Namun, residen Pekalongan yang terlibat dalam pengambilan paksa lahan petani tersebut balik mengancam Otto. Ia akan dibuang ke Boven Digul jika ia terus menuntut pengembalian lahan. Otto tak gentar terhadap ancaman tersebut. Ia bahkan dengan berani membongkar kasus penyiksaan yang dilakukan kepala polisi terhadap petani.

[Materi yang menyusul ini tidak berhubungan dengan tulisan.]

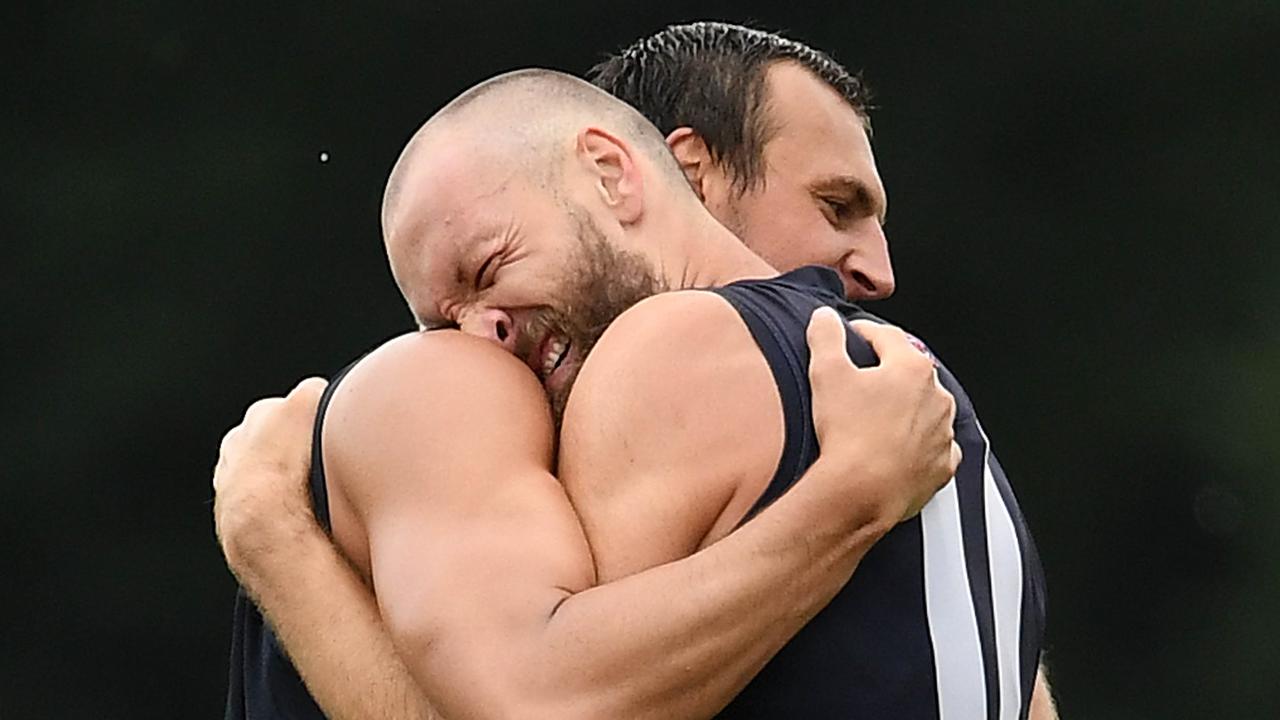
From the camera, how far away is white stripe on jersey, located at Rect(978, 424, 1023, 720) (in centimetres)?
199

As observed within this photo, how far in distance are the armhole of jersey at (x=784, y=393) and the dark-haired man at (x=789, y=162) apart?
2.07 feet

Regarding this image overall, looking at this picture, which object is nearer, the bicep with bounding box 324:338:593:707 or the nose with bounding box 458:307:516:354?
the bicep with bounding box 324:338:593:707

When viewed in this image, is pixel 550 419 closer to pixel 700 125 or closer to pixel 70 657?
pixel 700 125

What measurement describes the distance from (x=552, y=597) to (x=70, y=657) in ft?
13.0

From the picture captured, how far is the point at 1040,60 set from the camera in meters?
5.53

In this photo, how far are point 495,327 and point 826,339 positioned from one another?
0.32m

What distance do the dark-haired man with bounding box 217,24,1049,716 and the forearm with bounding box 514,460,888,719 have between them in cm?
76

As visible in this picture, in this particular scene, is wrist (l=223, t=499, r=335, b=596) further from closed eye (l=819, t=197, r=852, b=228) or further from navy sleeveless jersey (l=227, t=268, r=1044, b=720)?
closed eye (l=819, t=197, r=852, b=228)

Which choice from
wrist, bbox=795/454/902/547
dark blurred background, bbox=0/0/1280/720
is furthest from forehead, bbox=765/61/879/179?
dark blurred background, bbox=0/0/1280/720

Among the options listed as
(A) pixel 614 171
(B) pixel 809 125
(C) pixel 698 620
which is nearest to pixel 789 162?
(B) pixel 809 125

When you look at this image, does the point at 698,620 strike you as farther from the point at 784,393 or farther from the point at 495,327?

Ternyata, perjuangan Otto membuahkan hasil. Rakyat bisa memperoleh kembali tanah-tanahnya. Residen Pekalongan dicopot dari jabatannya. Namun, aktivitasnya dalam membela hak-hak petani yang membuat pengaruhnya semakin meluas menimbulkan kekhawatiran di kalangan pemerintah kolonial. Pemerintah kolonial takut, ia bisa saja mengobarkan semangat pembangkangan terhadap penguasa. Oleh sebab itu, Otto dipindahkan ke Batavia pada 1928.

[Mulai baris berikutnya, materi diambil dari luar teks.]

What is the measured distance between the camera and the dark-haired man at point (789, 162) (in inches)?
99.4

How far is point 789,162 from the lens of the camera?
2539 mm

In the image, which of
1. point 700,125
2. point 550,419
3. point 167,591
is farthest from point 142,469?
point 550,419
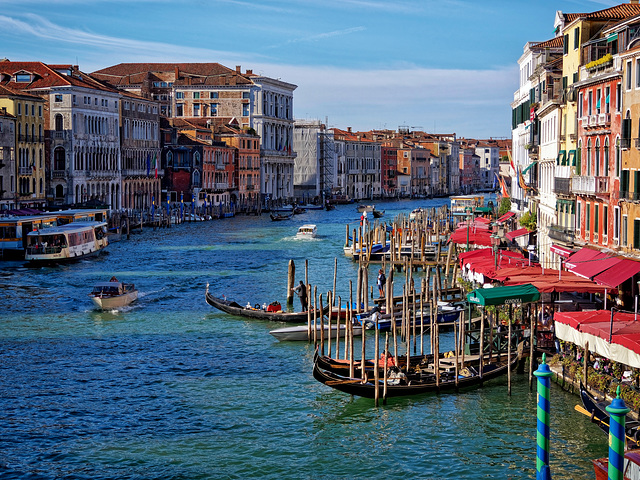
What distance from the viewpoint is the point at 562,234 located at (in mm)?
21719

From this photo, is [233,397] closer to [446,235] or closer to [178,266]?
[178,266]

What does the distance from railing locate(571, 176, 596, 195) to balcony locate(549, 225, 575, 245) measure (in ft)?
3.01

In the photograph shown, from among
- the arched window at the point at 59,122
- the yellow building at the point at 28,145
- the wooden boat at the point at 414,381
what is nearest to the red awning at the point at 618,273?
the wooden boat at the point at 414,381

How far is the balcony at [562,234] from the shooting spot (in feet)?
69.3

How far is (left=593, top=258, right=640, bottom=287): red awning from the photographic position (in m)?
16.4

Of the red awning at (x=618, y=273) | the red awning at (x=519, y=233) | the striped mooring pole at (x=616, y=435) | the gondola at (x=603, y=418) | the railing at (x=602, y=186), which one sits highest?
the railing at (x=602, y=186)

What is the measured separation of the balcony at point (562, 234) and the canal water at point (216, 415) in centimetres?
339

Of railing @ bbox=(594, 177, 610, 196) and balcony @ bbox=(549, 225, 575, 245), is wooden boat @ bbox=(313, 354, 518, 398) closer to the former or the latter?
railing @ bbox=(594, 177, 610, 196)

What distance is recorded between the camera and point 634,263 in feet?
55.6

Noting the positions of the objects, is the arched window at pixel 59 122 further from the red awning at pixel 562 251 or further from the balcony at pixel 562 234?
the red awning at pixel 562 251

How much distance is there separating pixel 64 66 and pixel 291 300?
3224 cm

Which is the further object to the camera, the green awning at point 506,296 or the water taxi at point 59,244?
the water taxi at point 59,244

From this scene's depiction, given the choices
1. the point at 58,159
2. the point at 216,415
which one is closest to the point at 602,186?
the point at 216,415

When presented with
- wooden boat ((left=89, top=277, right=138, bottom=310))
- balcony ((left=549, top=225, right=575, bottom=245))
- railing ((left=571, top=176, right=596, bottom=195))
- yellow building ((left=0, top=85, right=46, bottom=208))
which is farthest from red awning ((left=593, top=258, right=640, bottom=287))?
Result: yellow building ((left=0, top=85, right=46, bottom=208))
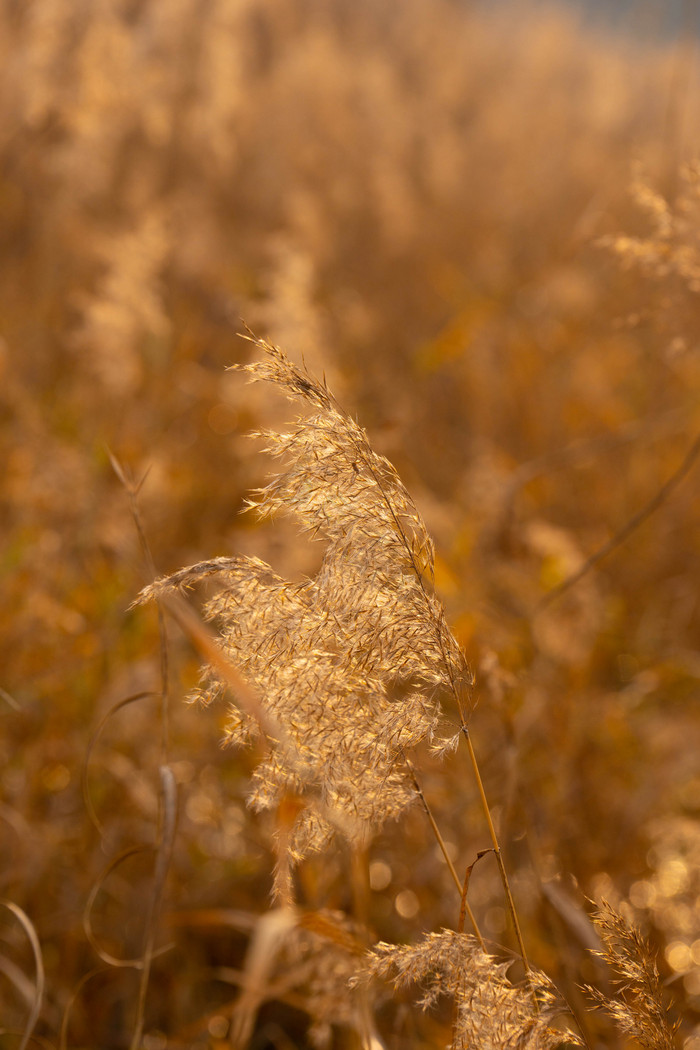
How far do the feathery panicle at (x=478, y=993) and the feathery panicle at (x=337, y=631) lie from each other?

Di Batavia, ia menjadi guru di HIS Muhammadiyah Batavia dan bergabung dengan Pagoeyoeban Pasoendan. Peran publiknya kian penting setelah ia menjadi anggota Dewan Rakyat (Volksraad) antara tahun 1930–1941.
Hidup Otto memang berwarna-warni. Selain bergerak dalam bidang pendidikan dan politik, ia bergelut pula dalam bidang olahraga. Ia menggemari olahraga sepak bola, pernah menjadi pemain dan bahkan menjadi wasit. Kecintaannya pada sepakbola mengantarkannya menjadi pengurus Persib Bandung, perserikatan sepak bola yang semula didirikan untuk tujuan perjuangan.
Kalau Indonesia merdeka boleh ditebus dengan jiwa seorang anak Indonesia, saya telah memajukan diri sebagai kandidat yang pertama untuk pengorbanan ini.
Namun, dari semua bidang yang digelutinya, Otto menunjukkan komitmennya yang lebih besar pada upaya perjuangan kemanusiaan melawan ketidakadilan. Baginya, kemerdekaan merupakan sarana mencapai keadilan dan kemanusiaan.
Tidak mengherankan, ketika menulis di koran Tjahaja, ia seperti berikrar pada apa yang hendak diperjuangkannya. “Kalau Indonesia merdeka boleh ditebus dengan jiwa seorang anak Indonesia, saya telah memajukan diri sebagai kandidat yang pertama untuk pengorbanan ini.”
Otto dikenal sebagai orang yang memopulerkan pekik merdeka sebagai salam kemerdekaan. Otto pulalah yang pertama kali mengusulkan agar Indonesia dipimpin oleh pasangan Sukarno dan Mohammad Hatta dalam sidang PPKI, 18 Agustus 1945.
Di Ujung hayatnya, nasib tragis menimpa pejuang kemanusiaan dan keadilan ini. Ia wafat secara mengenaskan. Konon, ia diculik oleh tentara NICA dan dibunuh di Mauk, Tangerang. Sampai sekarang, keberadaan jasadnya tidak diketahui ada di mana.